AnalystConsensusTarget Fair Value

Catalysts

About DO & CO

DO & CO is a premium hospitality and catering group focused on airline catering, international event catering and high end restaurants, lounges and boutique hotels.

What are the underlying business or industry changes driving this perspective?

  • Scaling with premium focused global airlines such as Turkish Airlines, Delta and leading Asian carriers is set to lift high margin airline catering volumes as long haul traffic and demand for differentiated in flight service grow, supporting revenue and EBIT expansion.
  • Structural growth in global sports and entertainment, particularly Formula 1 and large arena events, is driving higher guest numbers per venue and more race weekends, which should enhance operating leverage in Event Catering and raise divisional EBIT margins.
  • Ongoing international air travel recovery, coupled with DO & CO's strong win rate in tenders at hubs like Istanbul, Heathrow and Madrid, positions the company to add new contracts on top of stable base demand, accelerating top line growth and free cash flow.
  • Investment in the new Istanbul mega kitchen and the DO & CO academy to train 2,000 additional staff is building a scalable, standardized platform that can support several hundred million euros of extra sales with attractive incremental margins and earnings growth.
  • Rapid margin improvement in Restaurants, Lounges and Hotels, together with rising brand awareness from award winning boutique hotels and flagship outlets, is increasing the share of resilient B2C revenue and should lift group EBITDA margin and net income over time.
WBAG:DOC Earnings & Revenue Growth as at Dec 2025
WBAG:DOC Earnings & Revenue Growth as at Dec 2025

Assumptions

How have these above catalysts been quantified?

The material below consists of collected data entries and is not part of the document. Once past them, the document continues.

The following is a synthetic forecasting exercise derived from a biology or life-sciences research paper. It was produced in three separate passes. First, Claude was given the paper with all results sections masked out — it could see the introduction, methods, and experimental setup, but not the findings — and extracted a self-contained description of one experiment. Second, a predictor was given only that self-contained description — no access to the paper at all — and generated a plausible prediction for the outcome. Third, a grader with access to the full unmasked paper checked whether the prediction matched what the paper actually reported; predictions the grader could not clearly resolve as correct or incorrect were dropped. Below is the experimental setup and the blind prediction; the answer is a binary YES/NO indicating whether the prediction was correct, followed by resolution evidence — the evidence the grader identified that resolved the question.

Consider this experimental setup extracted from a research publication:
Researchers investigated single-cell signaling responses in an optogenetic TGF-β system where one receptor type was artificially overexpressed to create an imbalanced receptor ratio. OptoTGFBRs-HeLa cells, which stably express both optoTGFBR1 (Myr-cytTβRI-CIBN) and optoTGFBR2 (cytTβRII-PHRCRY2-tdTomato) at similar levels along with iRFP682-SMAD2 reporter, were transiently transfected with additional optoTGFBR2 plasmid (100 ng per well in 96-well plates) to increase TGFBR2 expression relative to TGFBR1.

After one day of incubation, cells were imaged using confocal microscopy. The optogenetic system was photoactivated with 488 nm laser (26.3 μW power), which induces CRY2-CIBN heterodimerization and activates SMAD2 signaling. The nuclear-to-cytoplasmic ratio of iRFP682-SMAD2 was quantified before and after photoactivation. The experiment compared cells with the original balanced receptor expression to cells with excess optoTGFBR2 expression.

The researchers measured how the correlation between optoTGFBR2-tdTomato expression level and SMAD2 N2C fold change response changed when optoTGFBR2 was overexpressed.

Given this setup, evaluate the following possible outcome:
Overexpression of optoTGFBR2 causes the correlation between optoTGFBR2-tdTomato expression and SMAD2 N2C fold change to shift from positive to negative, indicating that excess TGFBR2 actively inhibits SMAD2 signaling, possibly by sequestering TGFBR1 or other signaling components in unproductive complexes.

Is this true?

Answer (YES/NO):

  • Analysts are assuming DO & CO's revenue will grow by 8.1% annually over the next 3 years.
  • Analysts assume that profit margins will increase from 4.2% today to 5.6% in 3 years time.
  • Analysts expect earnings to reach €171.4 million (and earnings per share of €15.03) by about December 2028, up from €101.7 million today. However, there is a considerable amount of disagreement amongst the analysts with the most bullish expecting €258.5 million in earnings, and the most bearish expecting €153.9 million.
  • In order for the above numbers to justify the price target of the analysts, the company would need to trade at a PE ratio of 17.8x on those 2028 earnings, down from 20.6x today. This future PE is lower than the current PE for the GB Commercial Services industry at 20.6x.
  • Analysts expect the number of shares outstanding to remain consistent over the next 3 years.
  • To value all of this in today's terms, we will use a discount rate of 5.92%, as per the Simply Wall St company report.
WBAG:DOC Future EPS Growth as at Dec 2025
WBAG:DOC Future EPS Growth as at Dec 2025

Risks

What could happen that would invalidate this narrative?

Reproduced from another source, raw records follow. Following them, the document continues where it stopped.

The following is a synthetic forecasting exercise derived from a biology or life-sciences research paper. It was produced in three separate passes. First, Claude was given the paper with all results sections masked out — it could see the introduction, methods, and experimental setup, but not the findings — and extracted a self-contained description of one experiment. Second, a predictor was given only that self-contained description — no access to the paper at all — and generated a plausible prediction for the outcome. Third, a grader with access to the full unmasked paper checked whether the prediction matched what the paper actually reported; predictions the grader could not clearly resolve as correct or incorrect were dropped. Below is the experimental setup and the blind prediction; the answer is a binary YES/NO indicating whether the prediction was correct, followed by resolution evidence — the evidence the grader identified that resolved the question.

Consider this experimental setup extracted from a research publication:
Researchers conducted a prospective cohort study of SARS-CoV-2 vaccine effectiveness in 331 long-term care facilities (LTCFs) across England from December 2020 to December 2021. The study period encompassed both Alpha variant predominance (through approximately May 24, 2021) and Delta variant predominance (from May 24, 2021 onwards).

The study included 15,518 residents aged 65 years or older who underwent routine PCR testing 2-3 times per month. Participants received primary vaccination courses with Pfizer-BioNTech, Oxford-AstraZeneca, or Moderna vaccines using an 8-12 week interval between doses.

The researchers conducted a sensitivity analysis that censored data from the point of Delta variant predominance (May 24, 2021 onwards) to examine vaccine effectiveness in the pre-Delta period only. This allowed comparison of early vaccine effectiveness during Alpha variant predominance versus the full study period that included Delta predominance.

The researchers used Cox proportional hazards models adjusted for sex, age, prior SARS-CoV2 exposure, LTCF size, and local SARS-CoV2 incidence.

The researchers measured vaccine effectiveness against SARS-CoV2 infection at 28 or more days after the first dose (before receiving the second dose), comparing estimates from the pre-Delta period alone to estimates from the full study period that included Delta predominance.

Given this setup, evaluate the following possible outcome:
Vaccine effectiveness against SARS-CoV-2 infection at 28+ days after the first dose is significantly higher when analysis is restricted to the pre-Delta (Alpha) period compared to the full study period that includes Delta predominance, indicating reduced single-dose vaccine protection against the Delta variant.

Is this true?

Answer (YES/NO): YES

  • The long term shift toward cost conscious travel and yield management at major airlines, particularly in the U.S., could limit how much carriers are willing to pay for premium catering, forcing DO & CO to concede on pricing and eroding revenue growth and EBIT margins over time.
  • Heavy strategic dependence on Turkish Airlines, U.S. carriers and Formula 1 means any downturn in air traffic, lower demand for premium cabins, or waning interest in global sports spectacles would directly pressure volumes and utilization, reducing revenue and slowing earnings growth.
  • Persistent foreign exchange headwinds in key markets such as Turkiye and the U.S., where revenue growth in local currency is already being diluted when translated into euros, could continue to mask operational progress and cap reported top line expansion and net profit.
  • The plan to add and train 2,000 new employees in advance of anticipated contracts relies on sustained demand and successful tender wins, and if new business ramps more slowly than expected, fixed personnel and training costs would rise faster than sales, compressing EBIT margin and net income.
  • Management’s ambition to reach EUR 3 billion in revenue and double digit EBIT within 2 to 3 years assumes continued contract wins, stable macro conditions and no major event cancellations, and any shortfall in new business, event disruption or sector slowdown would make these targets unrealistic, undermining investor confidence and putting pressure on the share price, revenue trajectory and earnings growth.

Valuation

How have all the factors above been brought together to estimate a fair value?

  • The analysts have a consensus price target of €233.59 for DO & CO based on their expectations of its future earnings growth, profit margins and other risk factors.
  • However, there is a degree of disagreement amongst analysts, with the most bullish reporting a price target of €266.0, and the most bearish reporting a price target of just €213.0.
  • In order for you to agree with the analysts, you'd need to believe that by 2028, revenues will be €3.0 billion, earnings will come to €171.4 million, and it would be trading on a PE ratio of 17.8x, assuming you use a discount rate of 5.9%.
  • Given the current share price of €190.6, the analyst price target of €233.59 is 18.4% higher.
  • We always encourage you to reach your own conclusions though. So sense check these analyst numbers against your own assumptions and expectations based on your understanding of the business and what you believe is probable.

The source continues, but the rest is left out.